Cesar Milstein, PhD

Cesar Milstein was born in Bahia Blanca, Argentina in 1927 to immigrant parents. His father immigrated from Ukraine and his mother was also from a Ukrainian immigrant family. In his early life, his parents sought to ensure their children’s education and encouraged all of them to go to university. In 1952, he graduated with ​a BS in Biochemistry​ (1952) from the National University of Buenos Aires. By his own account, Milstein was a rather poor student who preferred to focus on politics and activism. He obtained his first PhD (1957) in Biochemistry from the University of Buenos Aires focusing on aldehyde dehydrogenase, notably with no economic support. This work led to his receipt of the British Council Fellowship to study at the University of Cambridge where he earned his second PhD in Biochemistry (1960) in the laboratory of Dr. Frederick Sanger. The 2nd PhD focused on the enzyme phosphoglucomutase.

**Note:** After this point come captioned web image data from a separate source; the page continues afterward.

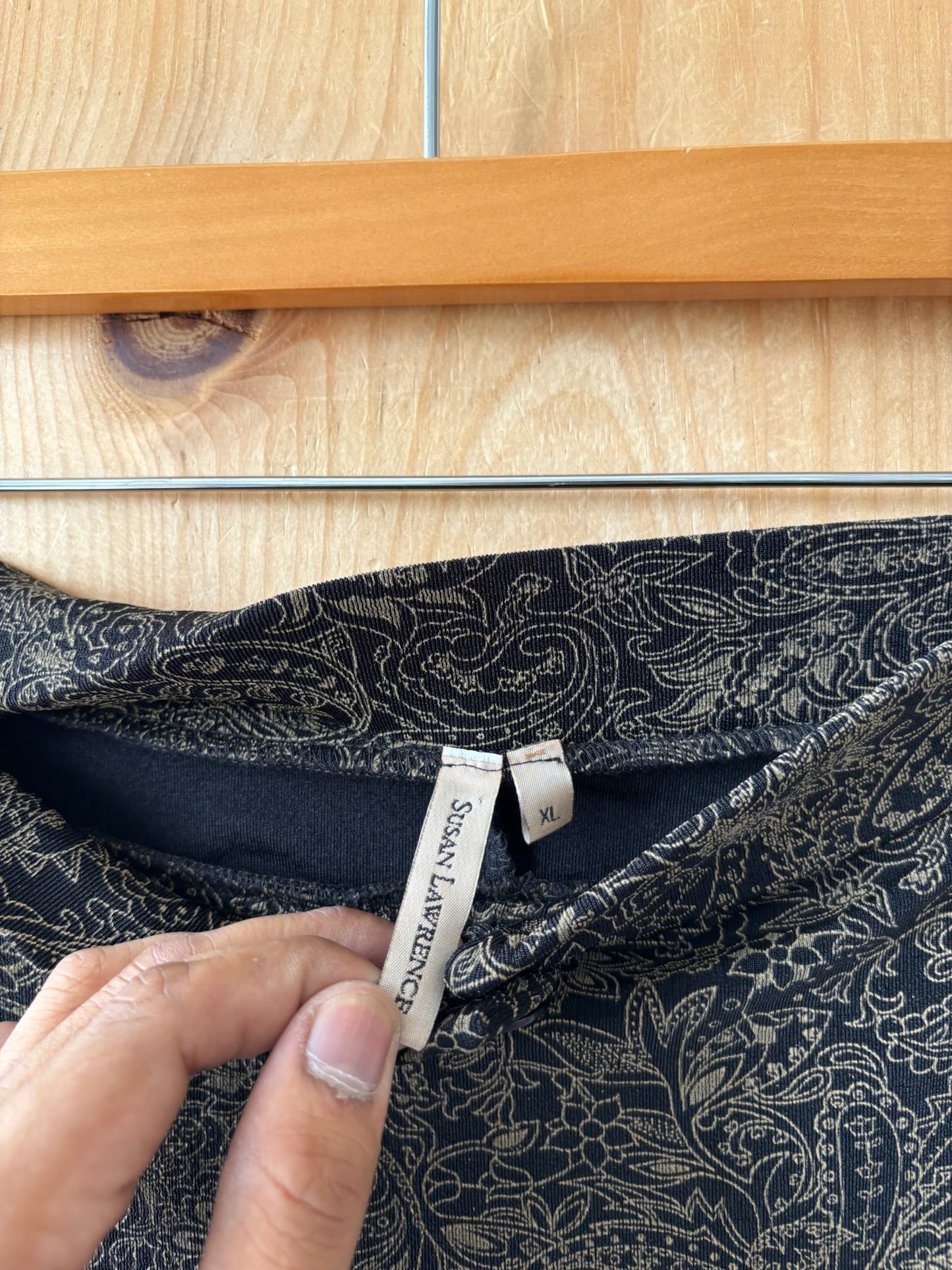 Brown and Black Paisley Skirt : XL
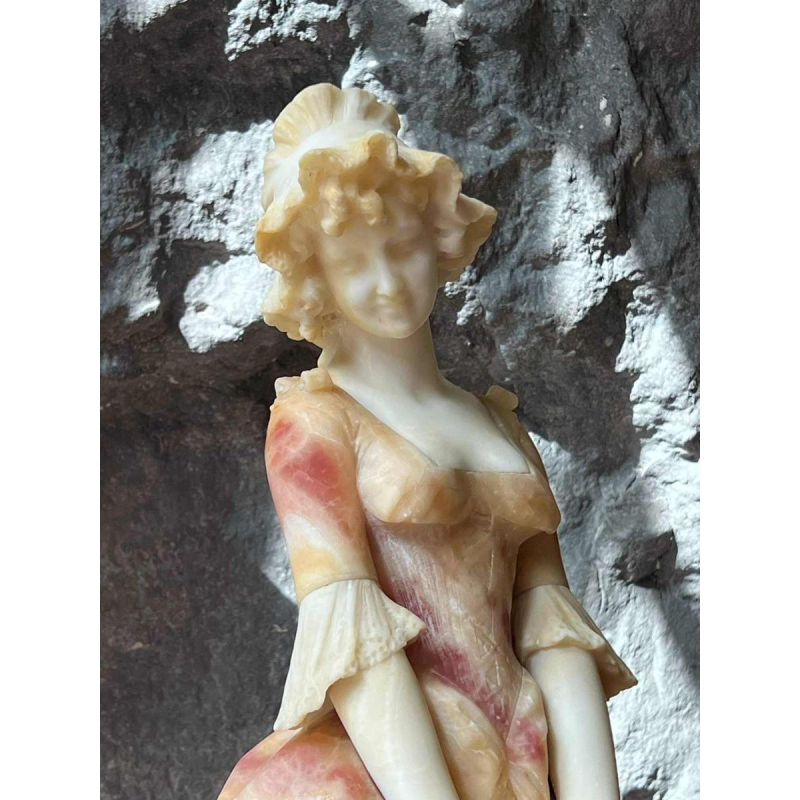 Jeune femme, sculpture en albâtre nuancé rose, travail italien vers 1900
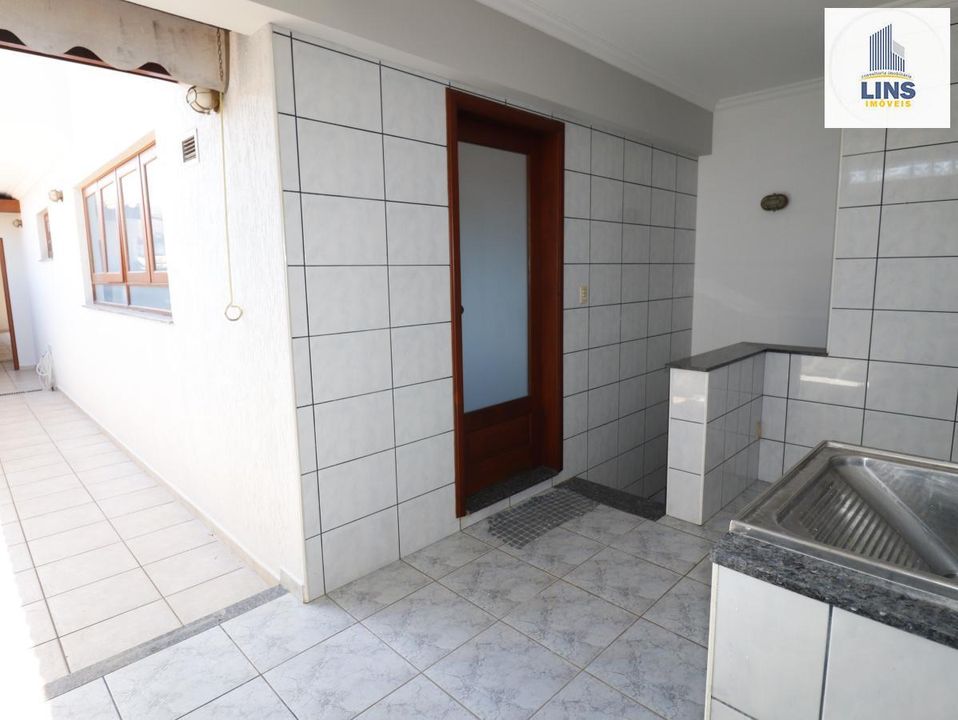 Casa à venda com 4 quartos, 350m² - Foto 26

Following the completion of his PhD, he accepted a position at the Medical Research Council before returning to Argentina to take a position as the head of the Department of Molecular Biology at the National Institute of Microbiology in Buenos Aires in 1961. Due to political turmoil in his home country, Milstein returned to Cambridge in 1963 to work with Sanger at the Medical Research Council (MRC) Laboratory of Molecular Biology. While at the MRC Laboratory of Molecular Biology, Milstein was surrounded by other notable biologists and biochemists of the time, such as Sydney Brenner and Francis Crick. In 1975, Milstein and his colleague Georges Köhler began their work on fusing spleen cells from mice to a myeloma cancer cell line, which led to the hybridoma technique, where antibodies are able to be cultured indefinitely. Following this work, Milstein and his colleagues began to use the monoclonal antibodies they had made to begin differentiating different cell types based on cell-surface markers, a technique still used by immunologists today. He was the head of the Protein and Nucleic Acid Chemistry Division at the MRC from 1983 until his 1995 retirement.

In 1984, Milstein, Köhler, and Niels Jerne were awareded the Nobel Prize in Physiology or Medicine for “theories concerning the specificity in development and control of the immune system and the discovery of the principle for production of monoclonal antibodies.” Milstein’s story of perseverance and the struggle of political persecution in his home country is a story many scientists share. His discoveries have impacts not only on the scientists who conduct the work, but also on the patients for whom monoclonal antibody treatment is necessary. He died in 2002 in Cambridge, England.